5. Peduli

99 20 0
                                    

****

Jona tahu dirinya sudah gila saat tiba-tiba saja ia sudah berdiri di depan pintu apartemen wanita itu. Jona sadar seharusnya ia tidak perlu melakukan ini, tapi hati kecilnya seolah membenarkan dengan alasan manusiawi. Ya, anggap saja ia melakukan ini agar tidak ada kabar kematian yang akan ia dengar nantinya melalui stasiun televisi.

Seorang Model terkenal meninggal karena bunuh diri setelah diputusi sang kekasih.

Ck! Pikiran konyol darimana itu?

Masa bodo lah, anggap saja ia sedang dalam misi menyelamatkan nyawa seseorang.

"Jona?" Pintu di depannya terbuka, memunculkan sosok yang sejak tadi ia cemaskan. "Elo? Ngapain?" tanya Bella menatapnya keheranan.

Jangankan wanita itu, ia sendiri pun merasa heran kenapa bisa seimpulsif ini.

Jona lantas memindai tubuh Bella, memastikan kalau wanita itu tidak menyakiti dirinya sendiri untuk percobaan bunuh diri. Semua tampak baik-baik saja, atau mungkin Bella belum sempat mengakhiri hidupnya karena Jona yang keburu datang?

"Mau apa ke apartemen gue?" Bella bersidekap, wajah yang tadi terlihat bingung berubah jutek. Jangan lupakan saat terakhir kali mereka bertemu, Jona meninggalkannya di kamar hotel sendirian setelah menidurinya—meski lelaki itu pergi atas permintaannya sendiri. Bella masih kesal karena itu. "Bukannya urusan kita udah selesai?"

Joan mendengkus dalam hati, melihat seperti apa respon Bella saat ini, Jona yakin kalau wanita itu tidak sedang dalam keadaan patah hati hingga membuatnya nyaris mengakhiri hidupnya sendiri.

Ck, percuma saja ia mengkhawatirkan wanita itu dan datang ke sini.

"Urusan kita emang udah selesai."

"Terus mau apa ketemu gue? Mau ngajakin kerja sama lagi?" Bella berdecih. "Sorry, gue gak mau!"

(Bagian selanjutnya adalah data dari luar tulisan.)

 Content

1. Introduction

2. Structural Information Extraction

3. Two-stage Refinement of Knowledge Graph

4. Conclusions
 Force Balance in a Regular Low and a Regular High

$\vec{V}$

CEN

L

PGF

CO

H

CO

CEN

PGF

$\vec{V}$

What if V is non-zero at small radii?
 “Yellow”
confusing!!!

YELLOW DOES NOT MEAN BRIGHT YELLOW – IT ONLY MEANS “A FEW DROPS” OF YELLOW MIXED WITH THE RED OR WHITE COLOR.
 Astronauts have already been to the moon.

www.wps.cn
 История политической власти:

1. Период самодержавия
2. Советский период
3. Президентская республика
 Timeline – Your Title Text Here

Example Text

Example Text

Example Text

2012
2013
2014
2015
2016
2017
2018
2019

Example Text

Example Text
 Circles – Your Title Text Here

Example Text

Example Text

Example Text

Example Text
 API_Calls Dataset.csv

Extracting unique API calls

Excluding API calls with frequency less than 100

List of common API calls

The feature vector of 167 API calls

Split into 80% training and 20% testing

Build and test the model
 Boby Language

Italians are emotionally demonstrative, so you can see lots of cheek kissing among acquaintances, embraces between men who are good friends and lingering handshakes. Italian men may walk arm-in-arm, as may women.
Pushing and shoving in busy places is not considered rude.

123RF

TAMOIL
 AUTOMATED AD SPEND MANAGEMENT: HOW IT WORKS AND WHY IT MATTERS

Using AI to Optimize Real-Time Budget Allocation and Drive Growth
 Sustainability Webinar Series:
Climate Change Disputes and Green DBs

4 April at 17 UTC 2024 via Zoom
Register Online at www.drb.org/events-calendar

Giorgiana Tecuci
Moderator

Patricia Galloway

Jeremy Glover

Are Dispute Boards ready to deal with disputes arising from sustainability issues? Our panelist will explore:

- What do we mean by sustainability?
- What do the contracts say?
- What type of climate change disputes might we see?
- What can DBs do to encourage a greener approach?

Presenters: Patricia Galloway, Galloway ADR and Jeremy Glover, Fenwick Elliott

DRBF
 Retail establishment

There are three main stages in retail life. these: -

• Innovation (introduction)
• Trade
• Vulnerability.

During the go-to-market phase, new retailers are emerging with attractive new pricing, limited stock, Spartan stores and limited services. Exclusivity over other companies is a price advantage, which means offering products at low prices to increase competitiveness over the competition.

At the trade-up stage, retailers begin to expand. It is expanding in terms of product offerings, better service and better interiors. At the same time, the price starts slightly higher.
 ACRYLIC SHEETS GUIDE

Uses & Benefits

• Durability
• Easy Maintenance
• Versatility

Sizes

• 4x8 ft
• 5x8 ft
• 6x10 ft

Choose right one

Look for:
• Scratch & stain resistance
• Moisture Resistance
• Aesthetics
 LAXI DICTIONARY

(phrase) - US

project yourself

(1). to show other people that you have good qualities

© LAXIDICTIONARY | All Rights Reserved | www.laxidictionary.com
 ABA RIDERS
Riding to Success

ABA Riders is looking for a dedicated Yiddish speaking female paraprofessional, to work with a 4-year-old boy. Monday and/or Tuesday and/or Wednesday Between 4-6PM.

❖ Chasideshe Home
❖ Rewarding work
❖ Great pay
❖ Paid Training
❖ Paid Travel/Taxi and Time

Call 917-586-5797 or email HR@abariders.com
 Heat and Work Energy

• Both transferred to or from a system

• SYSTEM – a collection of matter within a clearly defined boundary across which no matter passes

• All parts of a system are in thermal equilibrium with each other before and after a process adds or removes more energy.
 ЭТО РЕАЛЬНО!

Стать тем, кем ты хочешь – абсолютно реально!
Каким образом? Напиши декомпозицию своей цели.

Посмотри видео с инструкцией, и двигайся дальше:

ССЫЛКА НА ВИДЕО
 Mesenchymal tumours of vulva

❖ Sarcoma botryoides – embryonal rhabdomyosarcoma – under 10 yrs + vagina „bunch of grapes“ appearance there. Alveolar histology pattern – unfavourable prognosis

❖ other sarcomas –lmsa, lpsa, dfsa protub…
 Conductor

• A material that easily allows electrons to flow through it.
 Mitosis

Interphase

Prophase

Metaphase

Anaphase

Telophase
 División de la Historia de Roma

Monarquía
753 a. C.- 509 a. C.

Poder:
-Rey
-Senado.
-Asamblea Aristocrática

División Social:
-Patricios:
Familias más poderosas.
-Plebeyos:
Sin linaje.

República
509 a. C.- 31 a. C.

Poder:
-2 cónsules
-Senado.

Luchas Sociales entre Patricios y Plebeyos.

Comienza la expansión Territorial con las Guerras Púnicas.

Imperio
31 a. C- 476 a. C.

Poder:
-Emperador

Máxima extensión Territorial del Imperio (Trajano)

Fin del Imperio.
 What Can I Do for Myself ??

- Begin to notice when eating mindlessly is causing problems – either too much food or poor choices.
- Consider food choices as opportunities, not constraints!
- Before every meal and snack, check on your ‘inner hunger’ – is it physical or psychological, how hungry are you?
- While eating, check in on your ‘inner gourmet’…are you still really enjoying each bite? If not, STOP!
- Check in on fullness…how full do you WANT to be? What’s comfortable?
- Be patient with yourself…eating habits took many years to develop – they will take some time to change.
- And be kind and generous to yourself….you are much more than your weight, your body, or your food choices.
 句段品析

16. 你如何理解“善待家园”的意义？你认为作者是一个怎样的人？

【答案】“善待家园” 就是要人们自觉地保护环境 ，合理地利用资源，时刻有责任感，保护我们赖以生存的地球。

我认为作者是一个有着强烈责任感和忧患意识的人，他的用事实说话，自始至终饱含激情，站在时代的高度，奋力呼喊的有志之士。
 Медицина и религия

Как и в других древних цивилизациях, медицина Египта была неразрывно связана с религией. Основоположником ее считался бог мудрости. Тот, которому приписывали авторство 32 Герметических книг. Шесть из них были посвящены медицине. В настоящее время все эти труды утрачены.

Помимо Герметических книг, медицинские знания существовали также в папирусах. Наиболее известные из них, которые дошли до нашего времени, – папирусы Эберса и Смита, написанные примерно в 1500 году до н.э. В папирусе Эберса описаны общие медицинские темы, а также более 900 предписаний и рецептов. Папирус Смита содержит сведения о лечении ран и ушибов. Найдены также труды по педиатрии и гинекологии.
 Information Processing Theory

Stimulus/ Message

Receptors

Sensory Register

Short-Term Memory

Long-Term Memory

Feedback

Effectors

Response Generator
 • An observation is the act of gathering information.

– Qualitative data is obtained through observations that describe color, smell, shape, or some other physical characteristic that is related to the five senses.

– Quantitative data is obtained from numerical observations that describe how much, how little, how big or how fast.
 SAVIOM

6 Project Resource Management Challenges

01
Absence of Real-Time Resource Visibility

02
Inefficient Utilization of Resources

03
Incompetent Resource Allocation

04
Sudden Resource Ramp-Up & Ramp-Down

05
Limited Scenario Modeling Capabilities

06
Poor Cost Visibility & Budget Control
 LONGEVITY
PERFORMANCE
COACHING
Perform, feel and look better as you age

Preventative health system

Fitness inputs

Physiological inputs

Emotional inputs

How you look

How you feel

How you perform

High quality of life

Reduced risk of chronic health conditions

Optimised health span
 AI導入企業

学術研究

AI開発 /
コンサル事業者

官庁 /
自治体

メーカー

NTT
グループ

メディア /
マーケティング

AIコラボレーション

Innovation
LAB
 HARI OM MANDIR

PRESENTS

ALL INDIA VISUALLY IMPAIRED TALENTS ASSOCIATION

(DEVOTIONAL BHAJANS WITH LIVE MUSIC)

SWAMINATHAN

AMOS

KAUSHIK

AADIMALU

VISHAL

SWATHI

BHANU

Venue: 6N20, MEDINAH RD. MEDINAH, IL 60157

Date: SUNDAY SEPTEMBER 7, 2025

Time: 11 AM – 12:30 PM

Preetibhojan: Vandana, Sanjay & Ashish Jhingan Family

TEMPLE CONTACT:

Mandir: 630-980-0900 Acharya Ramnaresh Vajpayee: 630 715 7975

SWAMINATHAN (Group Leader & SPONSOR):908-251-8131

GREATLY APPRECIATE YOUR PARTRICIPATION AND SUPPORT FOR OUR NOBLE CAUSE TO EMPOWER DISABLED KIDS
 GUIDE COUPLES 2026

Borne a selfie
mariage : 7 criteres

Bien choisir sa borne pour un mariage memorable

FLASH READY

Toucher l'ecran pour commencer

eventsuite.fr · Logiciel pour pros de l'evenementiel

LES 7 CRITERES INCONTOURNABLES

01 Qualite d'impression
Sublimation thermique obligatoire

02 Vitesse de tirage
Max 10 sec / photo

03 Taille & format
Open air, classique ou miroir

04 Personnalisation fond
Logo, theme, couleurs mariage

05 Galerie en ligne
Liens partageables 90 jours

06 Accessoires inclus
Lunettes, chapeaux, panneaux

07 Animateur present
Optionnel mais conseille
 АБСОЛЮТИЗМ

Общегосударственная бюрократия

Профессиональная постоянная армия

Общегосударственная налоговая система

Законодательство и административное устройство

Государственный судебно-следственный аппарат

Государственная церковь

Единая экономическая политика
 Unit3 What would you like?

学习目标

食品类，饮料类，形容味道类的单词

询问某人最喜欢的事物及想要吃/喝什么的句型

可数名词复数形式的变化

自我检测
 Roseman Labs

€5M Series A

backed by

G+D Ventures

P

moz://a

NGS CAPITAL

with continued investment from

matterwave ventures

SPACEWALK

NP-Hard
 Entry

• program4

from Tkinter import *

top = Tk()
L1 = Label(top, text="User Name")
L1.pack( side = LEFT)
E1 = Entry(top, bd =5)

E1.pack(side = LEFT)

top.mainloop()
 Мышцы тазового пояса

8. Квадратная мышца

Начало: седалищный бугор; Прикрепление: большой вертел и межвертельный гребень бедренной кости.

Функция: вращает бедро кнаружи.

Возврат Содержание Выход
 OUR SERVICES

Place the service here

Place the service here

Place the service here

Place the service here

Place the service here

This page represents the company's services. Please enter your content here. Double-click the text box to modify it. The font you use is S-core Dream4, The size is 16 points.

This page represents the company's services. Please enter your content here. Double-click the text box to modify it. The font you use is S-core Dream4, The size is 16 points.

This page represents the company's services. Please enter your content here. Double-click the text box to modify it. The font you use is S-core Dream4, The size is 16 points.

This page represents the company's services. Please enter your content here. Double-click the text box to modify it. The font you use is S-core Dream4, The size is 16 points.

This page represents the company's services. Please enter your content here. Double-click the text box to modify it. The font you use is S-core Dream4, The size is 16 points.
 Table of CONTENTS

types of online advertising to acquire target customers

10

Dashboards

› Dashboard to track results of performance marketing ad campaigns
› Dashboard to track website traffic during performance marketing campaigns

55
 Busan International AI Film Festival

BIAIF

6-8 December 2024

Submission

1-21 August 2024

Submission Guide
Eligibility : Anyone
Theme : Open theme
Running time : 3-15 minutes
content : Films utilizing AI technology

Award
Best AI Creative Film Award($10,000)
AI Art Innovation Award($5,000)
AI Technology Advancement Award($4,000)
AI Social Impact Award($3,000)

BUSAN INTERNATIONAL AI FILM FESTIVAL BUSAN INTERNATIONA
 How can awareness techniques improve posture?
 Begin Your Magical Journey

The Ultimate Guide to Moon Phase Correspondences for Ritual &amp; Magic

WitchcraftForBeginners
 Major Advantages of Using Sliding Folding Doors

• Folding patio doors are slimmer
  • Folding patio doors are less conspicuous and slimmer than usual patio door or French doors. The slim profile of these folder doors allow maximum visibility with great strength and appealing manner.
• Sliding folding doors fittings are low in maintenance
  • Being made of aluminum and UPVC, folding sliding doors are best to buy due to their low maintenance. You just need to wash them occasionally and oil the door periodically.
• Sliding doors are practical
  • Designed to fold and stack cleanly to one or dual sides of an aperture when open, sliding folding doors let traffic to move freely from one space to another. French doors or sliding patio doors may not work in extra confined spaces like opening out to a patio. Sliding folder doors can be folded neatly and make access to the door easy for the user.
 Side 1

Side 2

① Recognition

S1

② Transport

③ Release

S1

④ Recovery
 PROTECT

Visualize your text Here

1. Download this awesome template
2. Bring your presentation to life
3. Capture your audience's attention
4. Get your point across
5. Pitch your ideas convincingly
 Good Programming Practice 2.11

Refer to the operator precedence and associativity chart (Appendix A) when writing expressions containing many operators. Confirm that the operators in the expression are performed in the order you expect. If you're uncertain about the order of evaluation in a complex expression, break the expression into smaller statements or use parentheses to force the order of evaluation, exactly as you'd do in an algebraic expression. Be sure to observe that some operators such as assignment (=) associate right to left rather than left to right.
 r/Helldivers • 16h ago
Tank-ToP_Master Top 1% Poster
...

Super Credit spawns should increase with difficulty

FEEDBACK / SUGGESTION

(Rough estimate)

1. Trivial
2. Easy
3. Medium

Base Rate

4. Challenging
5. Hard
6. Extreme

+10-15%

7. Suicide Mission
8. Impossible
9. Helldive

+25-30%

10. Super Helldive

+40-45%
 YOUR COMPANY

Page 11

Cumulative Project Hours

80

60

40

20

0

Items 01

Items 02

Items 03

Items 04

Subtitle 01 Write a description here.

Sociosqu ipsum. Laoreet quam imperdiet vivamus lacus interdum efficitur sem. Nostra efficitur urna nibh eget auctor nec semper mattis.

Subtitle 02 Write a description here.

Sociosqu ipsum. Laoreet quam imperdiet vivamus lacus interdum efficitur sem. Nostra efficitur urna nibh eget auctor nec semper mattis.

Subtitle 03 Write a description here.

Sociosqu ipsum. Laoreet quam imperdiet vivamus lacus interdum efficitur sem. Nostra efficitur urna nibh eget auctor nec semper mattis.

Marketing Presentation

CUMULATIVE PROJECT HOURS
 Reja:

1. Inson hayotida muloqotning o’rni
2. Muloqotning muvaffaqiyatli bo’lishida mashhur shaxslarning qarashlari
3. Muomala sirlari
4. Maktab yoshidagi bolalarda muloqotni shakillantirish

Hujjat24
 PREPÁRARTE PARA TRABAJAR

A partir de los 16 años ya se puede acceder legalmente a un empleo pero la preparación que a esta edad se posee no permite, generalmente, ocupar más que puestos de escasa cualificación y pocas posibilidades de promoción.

Bella tebak, pasti Jona ke sini karena tidak terima atas statment Sean dalam konferensi pers yang lelaki itu lakukan di depan awak media. Sejujurnya Sean tidak akan melakukan itu kalau saja sosok wanita yang digosipkan dengannya bukan seorang public figure. Selain membersihkan nama baiknya, Sean juga harus mengembalikan kepercayaan istri dan mertuanya.

"Gue gak akan mengulangi kesalahan yang sama, Bel," balas Jona dingin.

"Maksud lo tidur sama gue?" Bella mengejeknya dengan sebelah sudut bibir yang tertarik ke atas. "Kesalahan? Karena baru tahu gue sehebat itu di atas ranjang?"

Jona mengesah. Sungguh pembahasan yang paling ingin ia hindari adalah kejadian malam itu. Selain karena tidak seharusnya mereka berbuat sejauh itu, Jona juga takut kalau ia tidak bisa menahan hasrat untuk tidak mengulanginya saat sedang bersama dengan Bella. Karena Jona tahu senikmat apa tubuh mereka saat menyatu.

"Gue ke sini cuma mau mastiin kalo elo gak akan bukan mulut sama Sean tentang apa yang udah gue lakuin ke dia!"

Bella merengut. "Buat apa gue kasih tau Sean?"

"Siapa tau lo mau nusuk gue dari belakang, atau lo mau balikan sama dia dan ngejual nama gue."

"Udah gila kali lo!" Bella meradang, bibirnya terlipat sebal dengan mata melotot tajam. Kedua tangannya yang tadi terlipat di depan dada kini terurai. "Sekali pun gue mau balikan sama Sean, gue juga ogah bawa-bawa nama lo!"

Jona mengedik. "Mana gue tau?" sindirinya. "Gue gak bisa begitu aja percaya sama cewek licik."

"Kayak lo gak licik aja!" balas Bella sewot. Ia tahu dirinya bukan wanita baik-baik, tapi bukan berarti Jona jauh lebih baik darinya. "Kita itu sama, Jo!"